心の琴線に触れる

誰だったか忘れたが、「心の琴線きんせんに触れる」を口癖にしていた人がいた。何かにつけて感動しては心の琴線を持ち出す。顔も思い出せないが、耳に何度も響いた慣用句だったので、表現をよく覚えている。琴という楽器を見かけることはめったになくなった。ぼくが中学生になった頃、近所に大正琴のお師匠さんが住んでいて、町内のおやじ連中がこぞって習いに行ったものだ。ちょっとしたブームになっていたのだろう。そう言えば、当時は民謡も流行っていた記憶がある。

琴線と言えば琴の弦ゆえ、心の琴線という言い回しは比喩である。比喩ではあるが、琴の奏者とは違って、ぼくたちは比喩表現のほうにより親しんでいる。「心の琴線」と来れば、続く動詞は「触れる」である。浅学だからかもしれないが、これ以外の組み合わせを見たり聞いたりしたことはない。心の琴線を爪弾つまびいたり奏でたり調べたり掻き鳴らしたりなどとは言わないようである。

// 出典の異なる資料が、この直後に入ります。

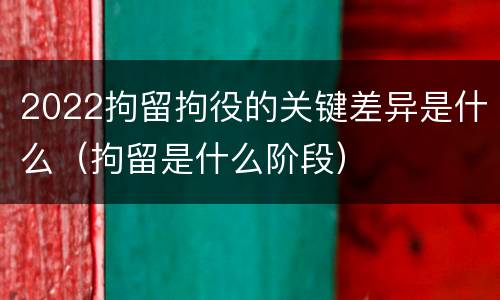 2022拘留拘役的关键差异是什么（拘留是什么阶段）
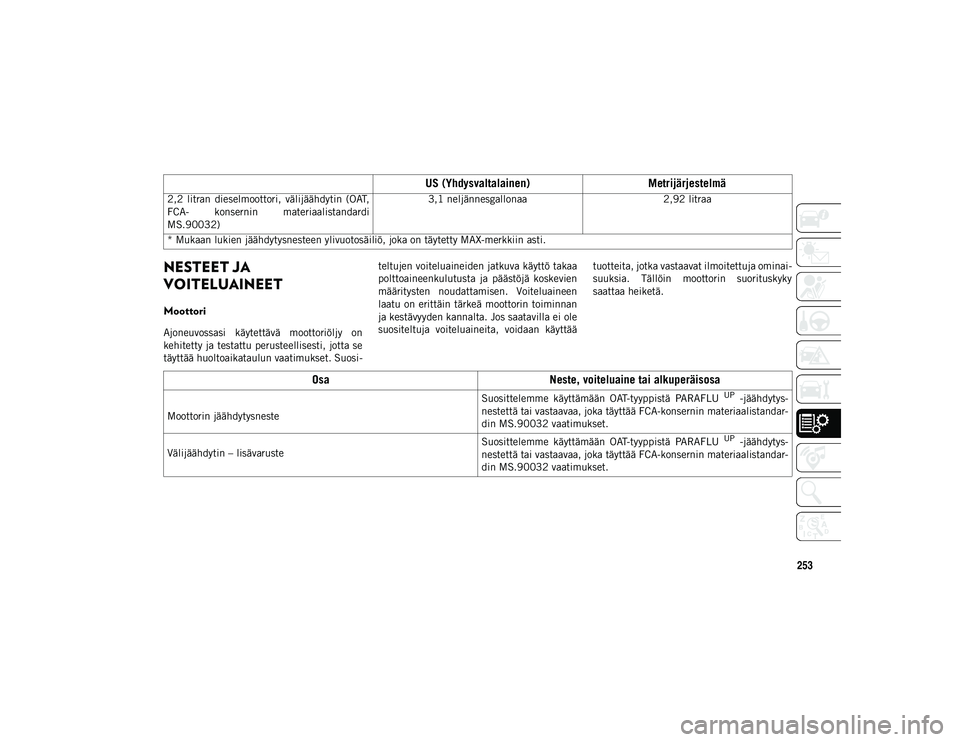 |  | US (Yhdysvaltalainen) | Metrijärjestelmä |
|---|---|---|
| 2,2 litran dieselmoottori, välijäähdytin (OAT, FCA- konsernin materiaalistandardi MS.90032) | 3,1 neljännesgallonaa | 2,92 litraa |
| * Mukaan lukien jäähdytysnesteen ylivuotosäiliö, joka on täytetty MAX-merkkiin asti. | | |

NESTEET JA VOITELUAINEET

Moottori

Ajoneuvossasi käytettävä moottoriöljy on kehitetty ja testattu perusteellisesti, jotta se täyttää huoltoaikataulun vaatimukset. Suositeltujen voiteluaineiden jatkuva käyttö takaa polttoaineenkulutusta ja päästöjä koskevien määritysten noudattamisen. Voiteluaineen laatu on erittäin tärkeä moottorin toiminnan ja kestävyyden kannalta. Jos saatavilla ei ole suositeltuja voiteluaineita, voidaan käyttää tuotteita, jotka vastaavat ilmoitettuja ominaisuuksia. Tällöin moottorin suorituskyky saattaa heiketä.

| Osa | Neste, voiteluaine tai alkuperäisosa |
|---|---|
| Moottorin jäähdytysneste | Suosittelemme käyttämään OAT-tyyppistä PARAFLU $^{UP}$ -jäähdytysnestettä tai vastaavaa, joka täyttää FCA-konsernin materiaalistandardin MS.90032 vaatimukset. |
| Välijäähdytin – lisävaruste | Suosittelemme käyttämään OAT-tyyppistä PARAFLU $^{UP}$ -jäähdytysnestettä tai vastaavaa, joka täyttää FCA-konsernin materiaalistandardin MS.90032 vaatimukset. |

253

carmanualsonline.info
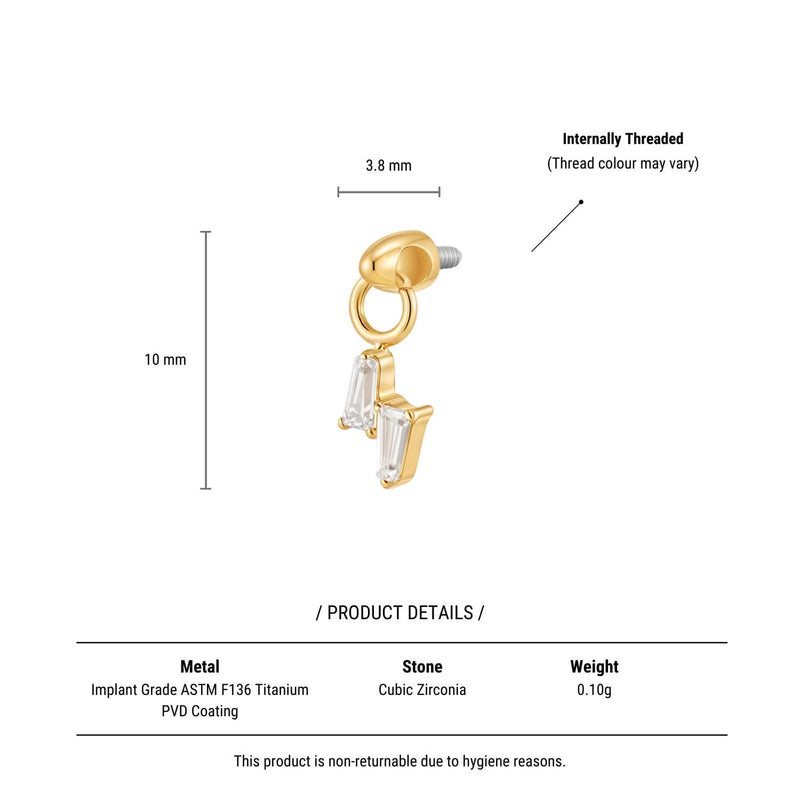 Internally Threaded
(Thread colour may vary)

3.8 mm

10 mm

/ PRODUCT DETAILS /

| Metal | Stone | Weight |
|---|---|---|
| Implant Grade ASTM F136 Titanium PVD Coating | Cubic Zirconia | 0.10g |

This product is non-returnable due to hygiene reasons.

『「心」はあるのか』(橋爪大三郎)という問題提起があるくらいなので、もし心がないと仮定するならば、心の琴線がありうるはずもない。もし心があるのならば、どんなふうに琴線は心の中にしつらえられているのか。あるいはまた、心というのは結局は脳のことだと解釈する場合には、脳の中で琴線はどのように張られているのか。いずれにしても、心か脳の奥深いどこかには感動したり共鳴したりする感情の弦があって、それに外部から何かが触れると反応して音を出すようなのだ。


しかし、音の響き方は人によってだいぶ違うだろう。大仰に響く人があると思えば、微かな音すら立てない人もいるだろう。同じ対象を前にして琴線は鳴ったり鳴らなかったり、あるいはまったく異なった音色を立てる。そもそもこの慣用句は「触れる」までしか面倒見ていないので、音色がどんなふうに鳴るかまでは聞き届けることができない。共鳴の具合はそれこそ千差万別、人それぞれと想像できる。

よく考えてみれば、心の琴線に触れるというのは「待ちの姿勢」ではないか。己の琴線の感度が悪ければ、どんなに対象が迫ってきてもうんともすんとも共鳴しない。誰かがやさしく声を掛けてくれたり感動的な話を披露してくれても、ぼくの心の琴線に触れないかもしれない。心の琴線に触れないのが、ぼく自身の鈍感な感受性の問題ゆえなのか、他方、対象そのものが感情を揺さぶるほどの域に達していないからなのかはわからない。

どうやら、「私の心の琴線」という捉え方に据え膳に甘える目線がありそうだ。心の琴線に触れる何かを待つかぎり、感動を他力にすがっているような気がしてくる。むしろ、まず「他者の心の琴線」に触れるべく振る舞うことが、やがて自分自身の琴線にも触れることになるのだろう。それこそが共振であり共鳴であり共感である。人や言や物に感じて心を動かせるには、それら外界の存在に備わっている琴線に触れてみるべきなのだ。「感応かんのう」という表現がそれをぴったり表してくれる。あてがわれた感動ばかりで、自発的な感応がめっきり少なくなった時勢を最近よく嘆いている。